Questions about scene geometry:
•••

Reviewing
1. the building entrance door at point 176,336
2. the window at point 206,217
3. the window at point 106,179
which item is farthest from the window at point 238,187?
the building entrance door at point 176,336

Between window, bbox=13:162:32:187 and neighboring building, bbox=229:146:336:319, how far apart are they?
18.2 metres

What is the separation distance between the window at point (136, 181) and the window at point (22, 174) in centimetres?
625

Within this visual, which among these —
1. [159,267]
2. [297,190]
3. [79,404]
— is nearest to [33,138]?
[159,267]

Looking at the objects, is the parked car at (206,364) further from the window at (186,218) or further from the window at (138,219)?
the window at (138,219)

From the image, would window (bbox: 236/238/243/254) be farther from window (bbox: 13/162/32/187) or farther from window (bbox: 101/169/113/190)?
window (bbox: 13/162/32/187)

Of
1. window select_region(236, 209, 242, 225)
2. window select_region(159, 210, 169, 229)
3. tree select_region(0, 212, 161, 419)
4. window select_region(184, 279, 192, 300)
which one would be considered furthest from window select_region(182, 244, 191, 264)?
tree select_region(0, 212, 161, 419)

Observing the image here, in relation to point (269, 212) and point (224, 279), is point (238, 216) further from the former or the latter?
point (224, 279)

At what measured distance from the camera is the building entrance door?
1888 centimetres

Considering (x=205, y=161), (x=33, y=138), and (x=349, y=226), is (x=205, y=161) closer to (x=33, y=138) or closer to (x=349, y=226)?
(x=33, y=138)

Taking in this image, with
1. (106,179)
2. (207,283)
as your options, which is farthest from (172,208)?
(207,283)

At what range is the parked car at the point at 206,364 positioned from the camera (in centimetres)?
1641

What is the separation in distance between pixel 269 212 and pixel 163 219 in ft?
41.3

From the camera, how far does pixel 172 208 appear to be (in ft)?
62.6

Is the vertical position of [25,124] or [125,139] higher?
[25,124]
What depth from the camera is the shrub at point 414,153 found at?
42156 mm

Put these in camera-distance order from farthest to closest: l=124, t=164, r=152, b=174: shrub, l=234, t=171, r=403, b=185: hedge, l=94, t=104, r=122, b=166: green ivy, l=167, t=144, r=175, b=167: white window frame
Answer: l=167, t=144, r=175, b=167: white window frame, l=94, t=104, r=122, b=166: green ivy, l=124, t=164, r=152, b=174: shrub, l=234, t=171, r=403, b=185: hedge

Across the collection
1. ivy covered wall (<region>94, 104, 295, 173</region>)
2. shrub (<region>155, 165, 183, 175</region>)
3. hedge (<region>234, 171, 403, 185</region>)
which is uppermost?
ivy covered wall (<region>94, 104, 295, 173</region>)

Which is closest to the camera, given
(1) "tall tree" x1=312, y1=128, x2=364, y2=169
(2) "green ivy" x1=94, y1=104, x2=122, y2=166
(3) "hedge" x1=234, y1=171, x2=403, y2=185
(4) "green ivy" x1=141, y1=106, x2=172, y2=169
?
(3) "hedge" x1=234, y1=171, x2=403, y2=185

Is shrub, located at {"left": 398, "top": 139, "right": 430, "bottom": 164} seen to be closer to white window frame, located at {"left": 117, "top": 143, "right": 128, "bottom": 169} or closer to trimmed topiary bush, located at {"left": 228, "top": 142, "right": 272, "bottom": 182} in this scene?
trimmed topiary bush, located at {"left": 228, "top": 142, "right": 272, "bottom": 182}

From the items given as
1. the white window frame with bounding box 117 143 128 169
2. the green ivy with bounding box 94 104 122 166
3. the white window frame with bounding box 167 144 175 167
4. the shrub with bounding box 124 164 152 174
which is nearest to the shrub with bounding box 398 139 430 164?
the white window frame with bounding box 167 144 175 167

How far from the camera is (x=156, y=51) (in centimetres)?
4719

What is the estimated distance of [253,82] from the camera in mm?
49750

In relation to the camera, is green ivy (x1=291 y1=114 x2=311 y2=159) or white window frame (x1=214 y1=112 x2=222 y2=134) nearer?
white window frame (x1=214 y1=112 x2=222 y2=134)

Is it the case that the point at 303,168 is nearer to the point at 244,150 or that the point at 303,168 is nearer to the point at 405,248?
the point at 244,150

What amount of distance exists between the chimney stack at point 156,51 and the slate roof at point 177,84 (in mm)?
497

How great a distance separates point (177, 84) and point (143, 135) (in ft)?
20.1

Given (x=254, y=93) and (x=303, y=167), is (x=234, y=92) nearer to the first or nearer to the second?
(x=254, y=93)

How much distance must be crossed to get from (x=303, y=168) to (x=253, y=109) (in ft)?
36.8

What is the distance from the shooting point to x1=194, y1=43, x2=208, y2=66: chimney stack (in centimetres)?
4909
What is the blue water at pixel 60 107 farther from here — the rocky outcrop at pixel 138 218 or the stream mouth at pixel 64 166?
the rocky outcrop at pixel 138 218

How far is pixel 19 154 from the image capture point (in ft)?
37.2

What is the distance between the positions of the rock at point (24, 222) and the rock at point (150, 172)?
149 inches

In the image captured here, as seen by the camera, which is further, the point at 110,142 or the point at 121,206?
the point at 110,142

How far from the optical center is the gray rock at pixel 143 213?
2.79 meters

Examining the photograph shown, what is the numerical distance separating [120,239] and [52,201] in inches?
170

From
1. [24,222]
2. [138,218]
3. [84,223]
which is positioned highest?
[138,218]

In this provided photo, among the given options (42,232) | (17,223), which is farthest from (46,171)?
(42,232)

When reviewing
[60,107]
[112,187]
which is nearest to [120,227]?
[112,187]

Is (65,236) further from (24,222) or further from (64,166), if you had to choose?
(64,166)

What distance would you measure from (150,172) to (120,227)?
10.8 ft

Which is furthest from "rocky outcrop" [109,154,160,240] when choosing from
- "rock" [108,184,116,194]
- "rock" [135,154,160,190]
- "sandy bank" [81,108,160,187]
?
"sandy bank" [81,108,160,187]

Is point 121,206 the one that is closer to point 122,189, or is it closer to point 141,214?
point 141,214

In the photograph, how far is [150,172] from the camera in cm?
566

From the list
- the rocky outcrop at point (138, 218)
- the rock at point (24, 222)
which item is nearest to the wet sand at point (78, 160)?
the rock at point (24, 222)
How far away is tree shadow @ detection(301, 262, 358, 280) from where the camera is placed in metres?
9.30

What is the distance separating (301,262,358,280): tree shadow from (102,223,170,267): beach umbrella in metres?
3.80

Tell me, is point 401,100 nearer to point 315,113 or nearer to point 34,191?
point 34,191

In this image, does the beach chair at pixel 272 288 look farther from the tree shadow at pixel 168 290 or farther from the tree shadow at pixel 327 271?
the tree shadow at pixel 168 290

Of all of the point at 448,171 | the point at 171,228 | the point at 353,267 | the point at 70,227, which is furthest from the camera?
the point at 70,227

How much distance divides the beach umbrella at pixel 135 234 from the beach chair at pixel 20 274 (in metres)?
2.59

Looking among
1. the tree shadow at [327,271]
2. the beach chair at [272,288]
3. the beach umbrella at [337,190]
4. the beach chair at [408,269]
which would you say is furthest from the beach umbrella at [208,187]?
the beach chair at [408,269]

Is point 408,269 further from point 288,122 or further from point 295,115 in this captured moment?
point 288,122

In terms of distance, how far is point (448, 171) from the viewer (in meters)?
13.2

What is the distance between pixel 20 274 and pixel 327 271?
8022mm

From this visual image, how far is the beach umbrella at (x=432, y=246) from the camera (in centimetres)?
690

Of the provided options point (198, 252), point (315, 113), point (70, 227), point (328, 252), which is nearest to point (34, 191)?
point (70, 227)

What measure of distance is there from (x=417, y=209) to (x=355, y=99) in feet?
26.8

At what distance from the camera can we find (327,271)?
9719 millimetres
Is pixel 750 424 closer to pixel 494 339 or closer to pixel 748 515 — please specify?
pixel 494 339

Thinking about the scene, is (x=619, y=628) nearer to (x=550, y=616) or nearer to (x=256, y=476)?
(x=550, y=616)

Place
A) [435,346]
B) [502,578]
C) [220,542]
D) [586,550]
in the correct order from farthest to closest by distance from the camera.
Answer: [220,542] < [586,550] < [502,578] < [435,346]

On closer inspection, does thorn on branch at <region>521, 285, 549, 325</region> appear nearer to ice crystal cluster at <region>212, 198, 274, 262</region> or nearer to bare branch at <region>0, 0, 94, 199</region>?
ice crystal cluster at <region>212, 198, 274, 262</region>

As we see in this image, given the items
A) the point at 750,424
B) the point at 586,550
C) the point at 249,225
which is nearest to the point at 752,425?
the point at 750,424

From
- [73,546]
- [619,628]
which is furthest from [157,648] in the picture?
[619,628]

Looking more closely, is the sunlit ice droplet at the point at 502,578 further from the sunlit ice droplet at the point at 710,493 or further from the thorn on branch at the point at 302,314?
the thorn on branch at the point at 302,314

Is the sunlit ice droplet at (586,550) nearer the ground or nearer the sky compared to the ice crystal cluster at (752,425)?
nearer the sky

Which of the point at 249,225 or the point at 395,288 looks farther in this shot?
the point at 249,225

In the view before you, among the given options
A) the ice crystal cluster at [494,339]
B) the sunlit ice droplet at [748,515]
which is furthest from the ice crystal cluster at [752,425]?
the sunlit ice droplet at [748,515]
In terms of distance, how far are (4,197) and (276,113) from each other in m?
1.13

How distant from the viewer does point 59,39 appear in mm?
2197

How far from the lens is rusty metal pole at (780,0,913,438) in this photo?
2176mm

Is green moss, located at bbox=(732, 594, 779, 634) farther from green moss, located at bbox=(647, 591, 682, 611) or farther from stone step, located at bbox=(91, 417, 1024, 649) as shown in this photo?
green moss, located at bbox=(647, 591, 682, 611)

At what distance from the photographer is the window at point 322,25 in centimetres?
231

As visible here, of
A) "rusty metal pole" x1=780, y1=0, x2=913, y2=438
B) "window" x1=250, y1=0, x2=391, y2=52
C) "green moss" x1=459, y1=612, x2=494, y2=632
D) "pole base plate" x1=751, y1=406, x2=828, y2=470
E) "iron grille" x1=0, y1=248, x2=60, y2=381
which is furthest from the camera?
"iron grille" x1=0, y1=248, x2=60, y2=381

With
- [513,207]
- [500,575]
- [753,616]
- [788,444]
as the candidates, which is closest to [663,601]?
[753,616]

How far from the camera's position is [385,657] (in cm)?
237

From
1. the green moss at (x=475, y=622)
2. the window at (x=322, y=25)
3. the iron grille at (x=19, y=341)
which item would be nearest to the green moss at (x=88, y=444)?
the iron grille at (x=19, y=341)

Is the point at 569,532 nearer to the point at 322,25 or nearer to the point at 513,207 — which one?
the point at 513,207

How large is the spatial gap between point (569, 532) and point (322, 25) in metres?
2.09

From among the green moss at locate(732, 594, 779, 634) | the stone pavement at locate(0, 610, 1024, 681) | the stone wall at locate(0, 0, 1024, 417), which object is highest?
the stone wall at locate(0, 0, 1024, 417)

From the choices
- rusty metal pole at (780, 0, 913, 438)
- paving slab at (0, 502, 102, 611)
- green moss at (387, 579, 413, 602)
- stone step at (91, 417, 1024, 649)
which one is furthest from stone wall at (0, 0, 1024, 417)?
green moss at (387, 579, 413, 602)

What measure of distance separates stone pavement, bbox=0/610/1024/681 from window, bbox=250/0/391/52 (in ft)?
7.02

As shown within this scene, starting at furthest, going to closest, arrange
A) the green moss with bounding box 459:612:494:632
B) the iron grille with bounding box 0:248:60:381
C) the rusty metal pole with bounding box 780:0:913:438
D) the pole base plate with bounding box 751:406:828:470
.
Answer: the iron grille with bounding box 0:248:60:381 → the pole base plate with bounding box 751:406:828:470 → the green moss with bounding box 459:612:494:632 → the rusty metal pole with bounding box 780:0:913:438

•••

** AIM **
Extract, exactly as they appear, the lines from the one containing "What measure of distance separates" through the final line.

** THE REPLY **
What measure of distance separates stone pavement, bbox=0/610/1024/681 from window, bbox=250/0/391/52 (in ft)?
7.02

As shown within this scene, starting at furthest, going to closest, arrange
A) the green moss with bounding box 459:612:494:632
B) the iron grille with bounding box 0:248:60:381
C) the rusty metal pole with bounding box 780:0:913:438
D) the pole base plate with bounding box 751:406:828:470
.
Answer: the iron grille with bounding box 0:248:60:381 → the pole base plate with bounding box 751:406:828:470 → the green moss with bounding box 459:612:494:632 → the rusty metal pole with bounding box 780:0:913:438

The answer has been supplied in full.